Pruning weights from a neural network makes it smaller and faster, but it can take a lot of computation to choose weights that can be removed without degrading the network’s performance. Researchers devised a computationally efficient way to select weights that have relatively little impact on performance.

**What’s new:** Mingjie Sun, Zhuang Liu, Anna Bair, and J. Zico Kolter at Carnegie Mellon University, Facebook AI Research, Meta AI, and Bosch Center for AI respectively devised a method for pruning by weights and activations, or Wanda.

**Key insight:** The popular approach known as magnitude pruning removes the smallest weights in a network based on the assumption that weights closest to 0 can be set to 0 with the least impact on performance. Meanwhile, unrelated work found that, in very large language models, the magnitudes of a subset of outputs from an intermediate layer may be up to 20 times larger than those of other outputs of the same layer. Removing the weights that are multiplied by these large outputs — even weights close to zero — could significantly degrade performance. Thus, a pruning technique that considers both weights and intermediate-layer outputs can accelerate a network with less impact on performance.

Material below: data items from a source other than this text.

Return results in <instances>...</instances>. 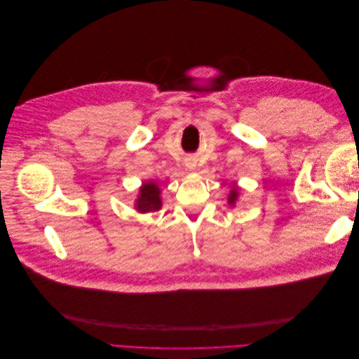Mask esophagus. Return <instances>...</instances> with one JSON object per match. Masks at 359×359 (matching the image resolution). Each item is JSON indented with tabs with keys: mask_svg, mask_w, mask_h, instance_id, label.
I'll use <instances>...</instances> for the list:
<instances>
[{
	"mask_svg": "<svg viewBox=\"0 0 359 359\" xmlns=\"http://www.w3.org/2000/svg\"><path fill=\"white\" fill-rule=\"evenodd\" d=\"M186 165H187V168H189V169H194V168H196V160L189 158V160L186 161Z\"/></svg>",
	"mask_w": 359,
	"mask_h": 359,
	"instance_id": "34e87169",
	"label": "esophagus"
}]
</instances>
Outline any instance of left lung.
Masks as SVG:
<instances>
[{"mask_svg": "<svg viewBox=\"0 0 359 359\" xmlns=\"http://www.w3.org/2000/svg\"><path fill=\"white\" fill-rule=\"evenodd\" d=\"M238 198H240V187H238L236 184H233L231 191H229V196H227V203H229L231 206H235Z\"/></svg>", "mask_w": 359, "mask_h": 359, "instance_id": "1", "label": "left lung"}]
</instances>
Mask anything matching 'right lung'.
Listing matches in <instances>:
<instances>
[{
	"instance_id": "right-lung-1",
	"label": "right lung",
	"mask_w": 359,
	"mask_h": 359,
	"mask_svg": "<svg viewBox=\"0 0 359 359\" xmlns=\"http://www.w3.org/2000/svg\"><path fill=\"white\" fill-rule=\"evenodd\" d=\"M161 208V190L157 181L148 180L144 181L139 187L137 198L135 201V210L140 214L153 212Z\"/></svg>"
}]
</instances>
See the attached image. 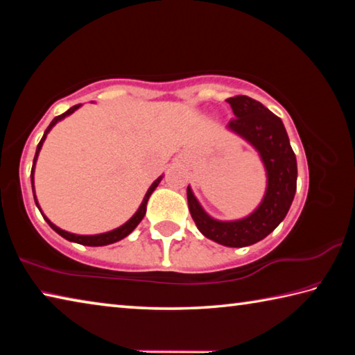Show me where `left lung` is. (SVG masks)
Wrapping results in <instances>:
<instances>
[{
	"instance_id": "8db88e82",
	"label": "left lung",
	"mask_w": 355,
	"mask_h": 355,
	"mask_svg": "<svg viewBox=\"0 0 355 355\" xmlns=\"http://www.w3.org/2000/svg\"><path fill=\"white\" fill-rule=\"evenodd\" d=\"M227 101L235 114L227 128L248 141L263 161L268 177L263 200L243 219L218 220L202 208L189 186L186 194L192 219L203 236L227 248H244L261 241L285 219L296 194L297 163L284 122L275 114L245 95Z\"/></svg>"
}]
</instances>
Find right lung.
Here are the masks:
<instances>
[{"label":"right lung","mask_w":355,"mask_h":355,"mask_svg":"<svg viewBox=\"0 0 355 355\" xmlns=\"http://www.w3.org/2000/svg\"><path fill=\"white\" fill-rule=\"evenodd\" d=\"M80 106H81V105L71 106L69 111H65L64 114H61V116H58V117L53 119L51 123L48 125V128L45 130L44 136H42V139H40L39 146H37V150H35L34 163H33V169H31V183H33V192H34L35 205H37L39 209H40V207H39L37 199H35V191H34V167H35V161H37V156H39V152H40V148H42V144H44L46 135L50 133V130H51L53 127H55V125L59 122V120H62V119H65L67 116H70V114L75 112ZM161 180H163V175H161L159 178H156L155 182L152 183V186H150L148 191H147V194L144 196V200H142V203H141V207L137 208V211L133 214V218L125 222L123 225L114 228V230H111V232L100 233V235H75V233L65 232V230H62V228H59L58 225L53 224V222H51L50 219H48L44 213H42V209H40V213H42V216H44V219L48 222V225H50V227L53 228V230H55V232L58 233V235H61L62 238L67 239V241L78 243V244H83V245H92V248H97V245H107V244H112V243L120 241V239H123L125 236H128L130 233L133 232L137 225H139V222L144 219V216H146V211H147V202H148V199H150V196H152V192L156 189V186L159 184Z\"/></svg>","instance_id":"right-lung-1"}]
</instances>
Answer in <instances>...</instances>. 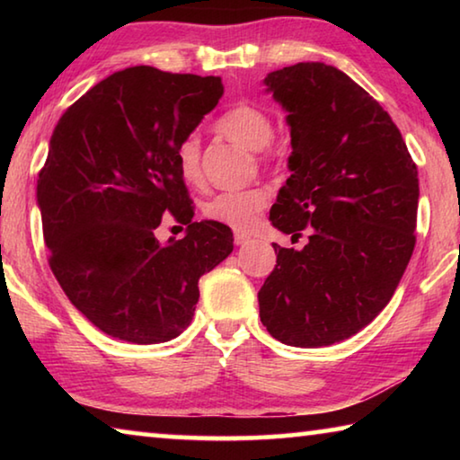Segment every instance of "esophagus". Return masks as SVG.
Returning <instances> with one entry per match:
<instances>
[{
	"instance_id": "1",
	"label": "esophagus",
	"mask_w": 460,
	"mask_h": 460,
	"mask_svg": "<svg viewBox=\"0 0 460 460\" xmlns=\"http://www.w3.org/2000/svg\"><path fill=\"white\" fill-rule=\"evenodd\" d=\"M247 241H249V235H247V233H235V243L237 245H245L247 243Z\"/></svg>"
}]
</instances>
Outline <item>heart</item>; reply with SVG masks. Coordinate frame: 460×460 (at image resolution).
<instances>
[{
    "label": "heart",
    "mask_w": 460,
    "mask_h": 460,
    "mask_svg": "<svg viewBox=\"0 0 460 460\" xmlns=\"http://www.w3.org/2000/svg\"><path fill=\"white\" fill-rule=\"evenodd\" d=\"M217 129L223 136H227L233 142L245 146L247 150H263L270 144L271 136H274V126L266 113L258 107L249 105H237L229 109L227 113L221 115L217 121ZM178 172L186 182H199L200 181V142L197 136H189L182 139L178 146ZM270 200V192L261 186H253V189L243 190H227L215 194L213 199L205 202V215L208 219L219 221L229 225V227L237 231H247L253 227L258 215L266 208Z\"/></svg>",
    "instance_id": "heart-1"
}]
</instances>
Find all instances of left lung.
Segmentation results:
<instances>
[{
	"label": "left lung",
	"mask_w": 460,
	"mask_h": 460,
	"mask_svg": "<svg viewBox=\"0 0 460 460\" xmlns=\"http://www.w3.org/2000/svg\"><path fill=\"white\" fill-rule=\"evenodd\" d=\"M266 93L290 128V178L270 211L308 243H274L278 263L258 292L271 337L326 347L365 329L398 288L416 245L418 170L395 123L351 76L324 62L270 73Z\"/></svg>",
	"instance_id": "left-lung-1"
}]
</instances>
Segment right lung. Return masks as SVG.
Masks as SVG:
<instances>
[{"label": "right lung", "mask_w": 460, "mask_h": 460, "mask_svg": "<svg viewBox=\"0 0 460 460\" xmlns=\"http://www.w3.org/2000/svg\"><path fill=\"white\" fill-rule=\"evenodd\" d=\"M223 97L221 76L129 66L66 109L38 176L50 270L75 308L109 337L155 345L194 316L199 279L233 252L219 221H192L178 146ZM172 212L185 237L153 231Z\"/></svg>", "instance_id": "1"}]
</instances>
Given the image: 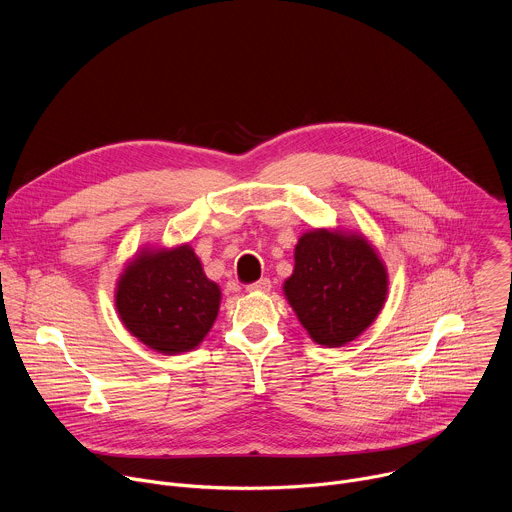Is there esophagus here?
Wrapping results in <instances>:
<instances>
[{
  "label": "esophagus",
  "mask_w": 512,
  "mask_h": 512,
  "mask_svg": "<svg viewBox=\"0 0 512 512\" xmlns=\"http://www.w3.org/2000/svg\"><path fill=\"white\" fill-rule=\"evenodd\" d=\"M247 291H259V294H269V291H271V281L267 277H263V279L255 281V283H249Z\"/></svg>",
  "instance_id": "1"
}]
</instances>
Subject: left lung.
<instances>
[{"instance_id": "left-lung-1", "label": "left lung", "mask_w": 512, "mask_h": 512, "mask_svg": "<svg viewBox=\"0 0 512 512\" xmlns=\"http://www.w3.org/2000/svg\"><path fill=\"white\" fill-rule=\"evenodd\" d=\"M283 294L316 344L352 342L381 314L389 273L377 249L356 231L312 229L294 251Z\"/></svg>"}]
</instances>
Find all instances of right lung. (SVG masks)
<instances>
[{
  "instance_id": "right-lung-1",
  "label": "right lung",
  "mask_w": 512,
  "mask_h": 512,
  "mask_svg": "<svg viewBox=\"0 0 512 512\" xmlns=\"http://www.w3.org/2000/svg\"><path fill=\"white\" fill-rule=\"evenodd\" d=\"M115 308L131 336L174 356L194 350L210 332L221 287L206 277L188 243L143 247L117 279Z\"/></svg>"
}]
</instances>
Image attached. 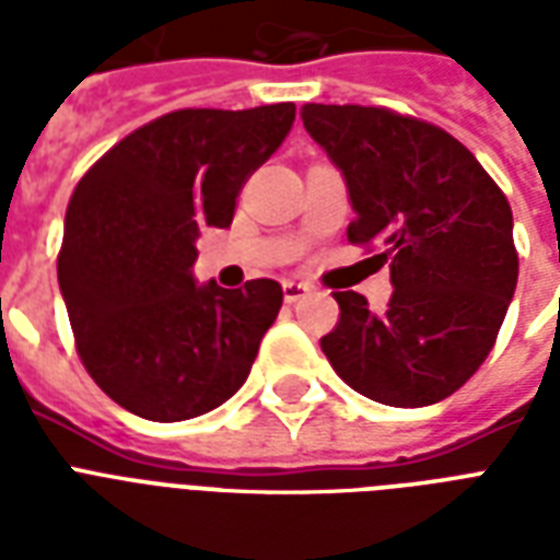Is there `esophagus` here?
<instances>
[{"label":"esophagus","instance_id":"1","mask_svg":"<svg viewBox=\"0 0 560 560\" xmlns=\"http://www.w3.org/2000/svg\"><path fill=\"white\" fill-rule=\"evenodd\" d=\"M281 290H284V302L288 305H296L299 299H305L311 290H314V284H307V281H296V279H284L281 281Z\"/></svg>","mask_w":560,"mask_h":560}]
</instances>
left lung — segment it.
Instances as JSON below:
<instances>
[{"label":"left lung","mask_w":560,"mask_h":560,"mask_svg":"<svg viewBox=\"0 0 560 560\" xmlns=\"http://www.w3.org/2000/svg\"><path fill=\"white\" fill-rule=\"evenodd\" d=\"M302 121L349 188V241L381 246L383 314L334 293L340 323L323 351L351 389L389 407H430L494 349L517 288L512 206L442 127L358 104H305Z\"/></svg>","instance_id":"1"}]
</instances>
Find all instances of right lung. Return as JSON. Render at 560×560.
Wrapping results in <instances>:
<instances>
[{"instance_id":"right-lung-1","label":"right lung","mask_w":560,"mask_h":560,"mask_svg":"<svg viewBox=\"0 0 560 560\" xmlns=\"http://www.w3.org/2000/svg\"><path fill=\"white\" fill-rule=\"evenodd\" d=\"M293 118L296 104L177 109L109 148L74 186L57 281L83 366L133 416L186 421L244 386L281 284H197L194 241L232 223L246 177Z\"/></svg>"}]
</instances>
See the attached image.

**How it works:** The authors pruned a pretrained LLaMA that started with 65 billion parameters. Given 128 sequences of tokens drawn from a curated dataset of English text from the web, the model processed them as follows:

- For each intermediate layer, the authors computed the norm (the magnitude across all the input sequences for each value in the embedding).
- For each weight in the model, they computed its importance by multiplying its magnitude by the corresponding norm.
- They compared the importance of weights in a layer’s weight matrix row by row; that is, neuron by neuron. They removed 50 percent of the least important weights in each row. (By contrast, typical weight pruning removes the lowest-magnitude weights in all rows of the weight matrix; that is, across all neurons in the layer.)

**Results:** The authors tested versions of LLaMA unpruned and pruned via various methods. The models performed a language modeling task using web text. The unpruned LLaMA achieved 3.56 perplexity (a measure of the likelihood that a model will predict the next token, lower is better). Pruned by Wanda to half its original size, it achieved 4.57 perplexity. Pruned by the best competing method, SparseGPT (which both removes weights and updates the remaining ones), it achieved the same score. However, Wanda took 5.6 seconds to prune the model, while SparseGPT took 1,353.4 seconds. Pruned by magnitude pruning, the model achieved 5.9 perplexity.

**Why it matters:** The ability to compress neural networks without affecting their output is becoming more important as models balloon and devices at the edge of the network become powerful enough to run them. Wanda compared weights from each row in the weight matrices (pruning per neuron), rather than each weight matrix (pruning per layer) or the model as a whole. The scale at which weights are compared turns out to be important — an interesting avenue for further research.

**We’re thinking:** We came up with a joke about a half-LLaMA, but it fell flat.